### What to do
Only the lines containing the string "common" are needed; copy all of them from the listing.

*** Opening of Study material ***

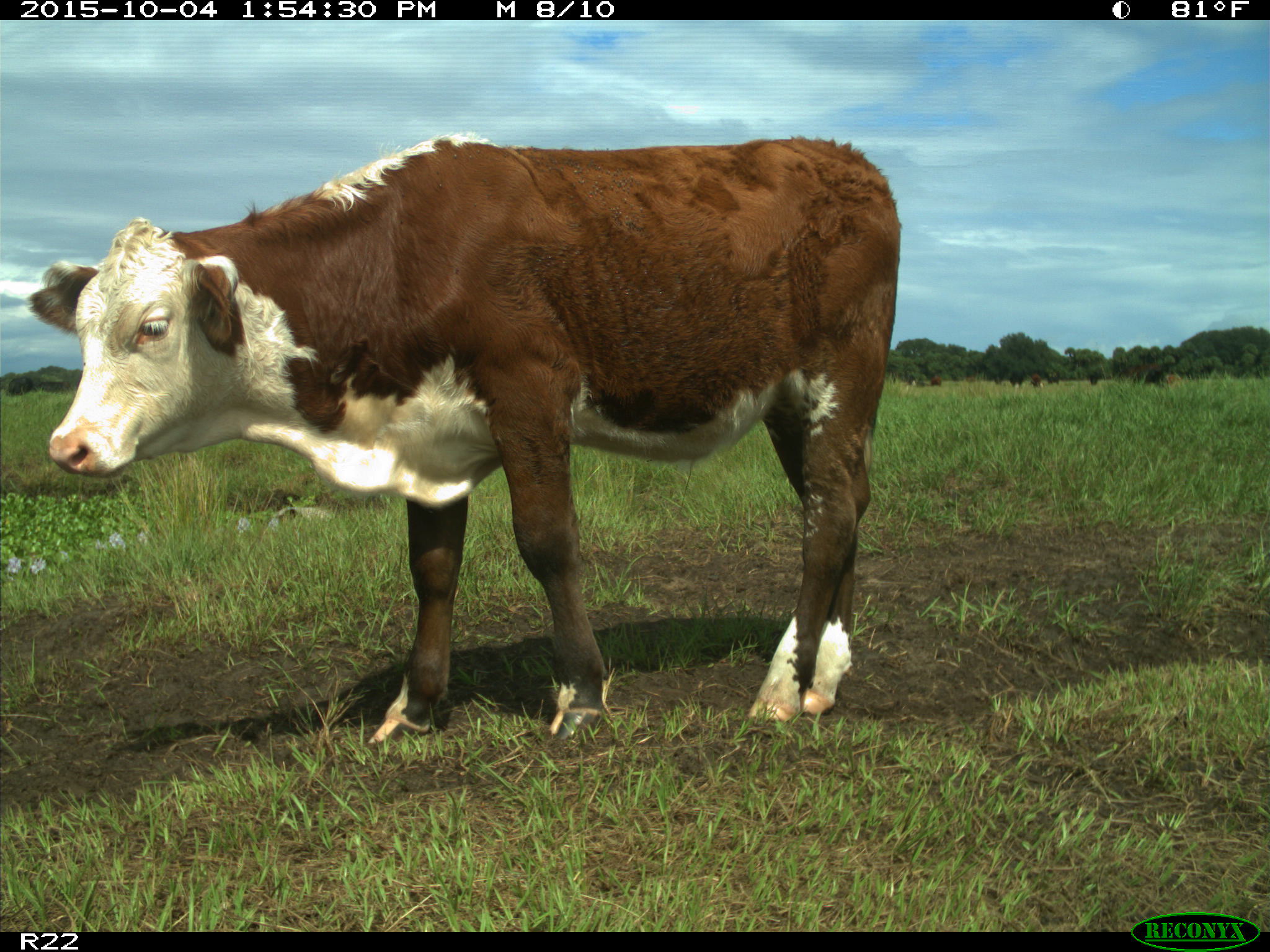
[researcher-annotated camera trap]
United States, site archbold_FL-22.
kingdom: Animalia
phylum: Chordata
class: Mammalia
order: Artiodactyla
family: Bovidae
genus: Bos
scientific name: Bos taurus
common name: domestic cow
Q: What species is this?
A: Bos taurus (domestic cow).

*** Close of Study material ***
*** Opening of Study material ***

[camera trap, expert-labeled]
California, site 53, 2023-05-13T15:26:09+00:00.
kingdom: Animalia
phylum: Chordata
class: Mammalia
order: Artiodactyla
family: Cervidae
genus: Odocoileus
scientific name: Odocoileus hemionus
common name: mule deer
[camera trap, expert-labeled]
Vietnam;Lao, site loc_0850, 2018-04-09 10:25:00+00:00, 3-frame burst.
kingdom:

*** Close of Study material ***
*** Opening of Study material ***

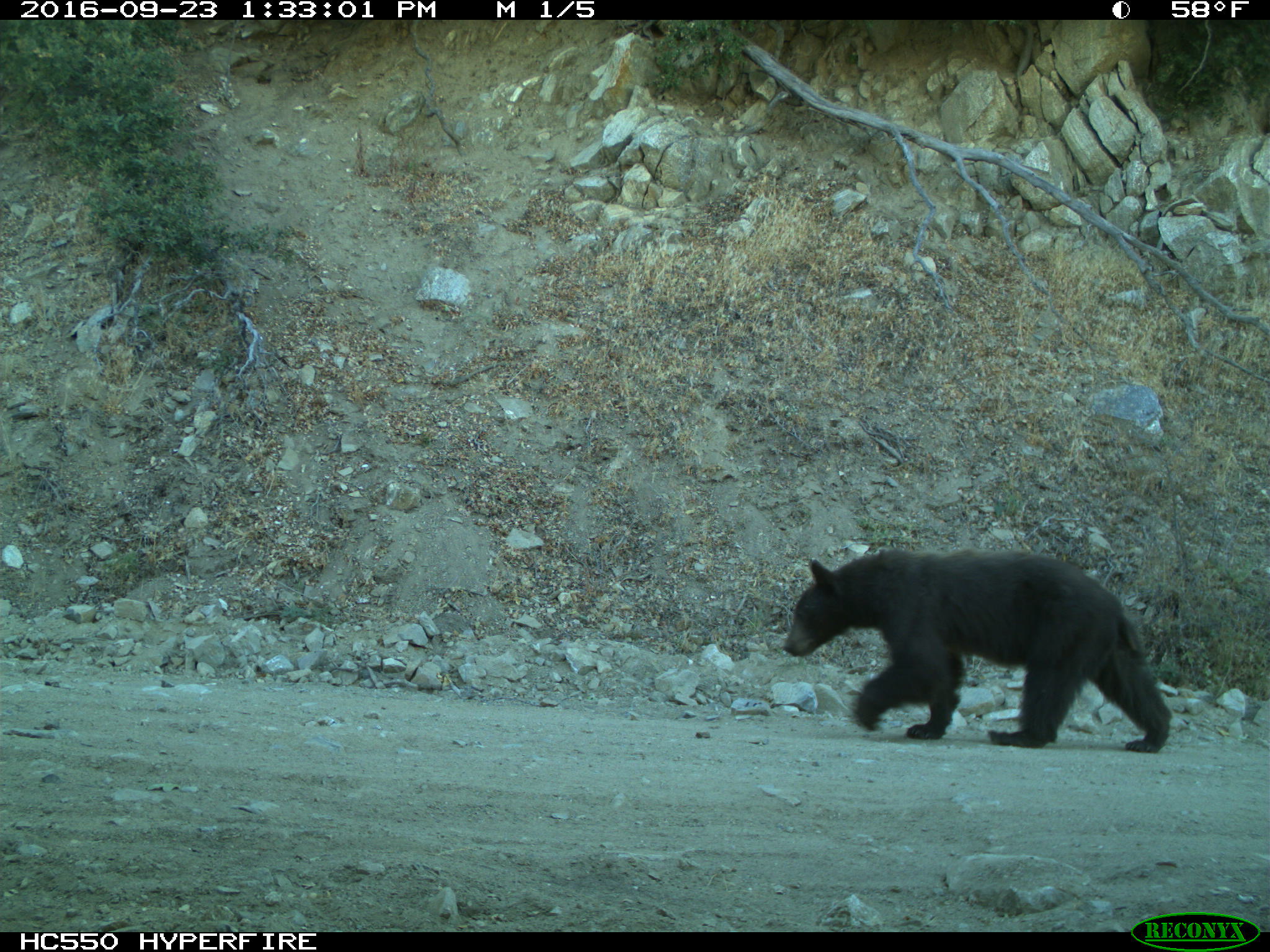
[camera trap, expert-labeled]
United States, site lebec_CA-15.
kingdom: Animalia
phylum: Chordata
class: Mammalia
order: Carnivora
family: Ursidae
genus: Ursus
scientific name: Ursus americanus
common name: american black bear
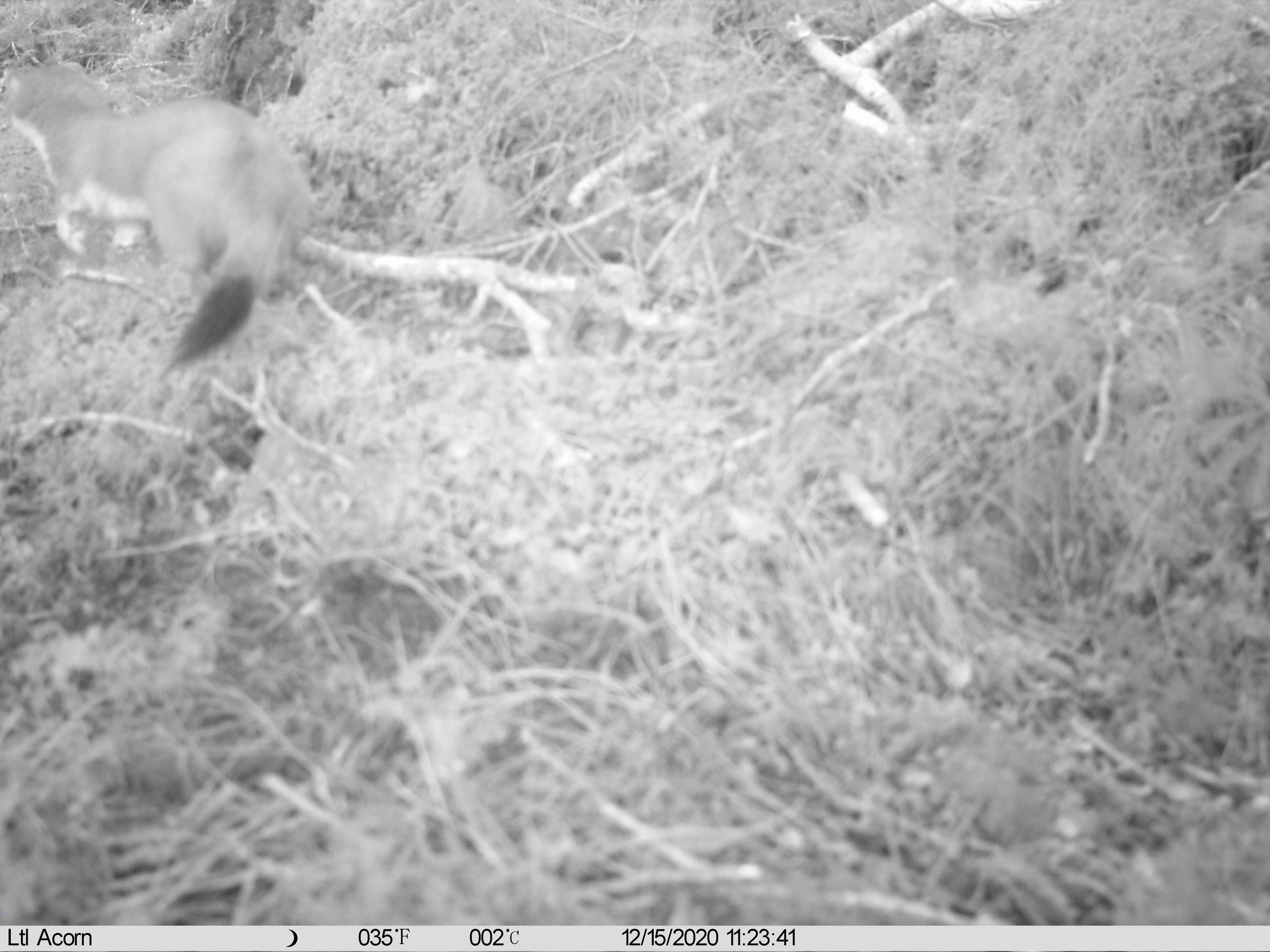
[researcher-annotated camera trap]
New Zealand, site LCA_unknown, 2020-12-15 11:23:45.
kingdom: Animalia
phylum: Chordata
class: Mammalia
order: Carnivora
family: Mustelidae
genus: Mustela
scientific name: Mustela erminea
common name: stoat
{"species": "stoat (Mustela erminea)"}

*** Close of Study material ***

### Result of the exercise
common name: domestic cow
common name: mule deer
common name: american black bear
common name: stoat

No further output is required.